● **Extract to read**:
---

## Description:

Again Alice and Bob is playing a game with stones. There are N piles of stones labelled from $1$ to $N$ , the i th pile has $a_i$ stones.

First Alice will choose piles of stones with consecutive labels, whose leftmost is labelled with $L$ and the rightmost one is $R$ . After, Bob will choose another consecutive piles labelled from $l$ to $r (L \le l \le r \le R)$ . Then they're going to play game within these piles.

Here's the rules of the game: Alice takes first and the two will take turn to make a move: choose one pile with nonegetive stones and take at least one stone and at most all away. One who cant make a move will lose.

---

● **Records supplied**:
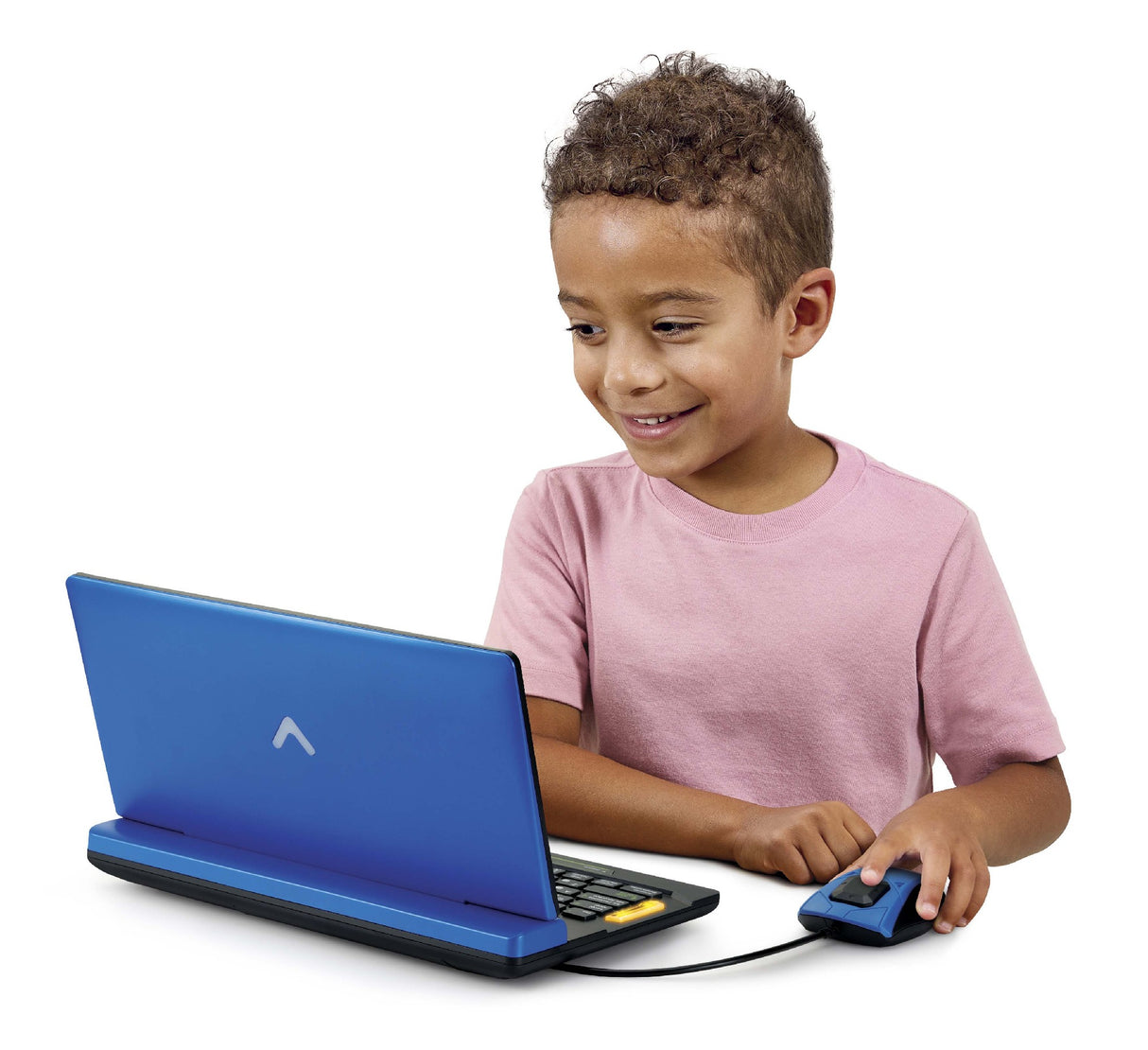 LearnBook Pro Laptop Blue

---

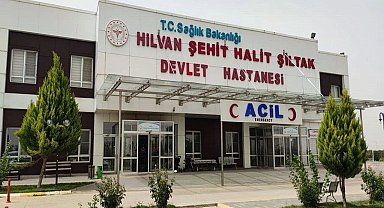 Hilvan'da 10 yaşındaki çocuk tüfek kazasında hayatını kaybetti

---

● **Your instructions**:
Continue the description of Alice and Bob's stone-pile game, starting right after its last sentence.

● **Exercise result**:
Bob thinks this game is not so intersting because Alice always take first. So they add a new rule, which is that Bob can swap the number of two adjacent piles' stones whenever he want before a new round. That is to say, if the $i$ th and $i+1$ pile have $a_i$ and $a_i+1$ stones respectively, after this swapping there will be $a_i+1$ and $a_i$ .

Before today's game with Bob, Alice wants to know, if both they play game optimally when she choose the piles from L to R, there are how many pairs $(l, r)$ chosed by Bob that will make Alice win.

## Input:

Input contains several test cases.

For each case:

The fisrt line contains $N$ , $M$ . $N$ is mentioned aboved ans M is the number of the sum of game rounds and the times of Bob's swapping.

The second line contains $N$ integars $a_1,a_2,...a_n$ , indicating the number of each piles' stones.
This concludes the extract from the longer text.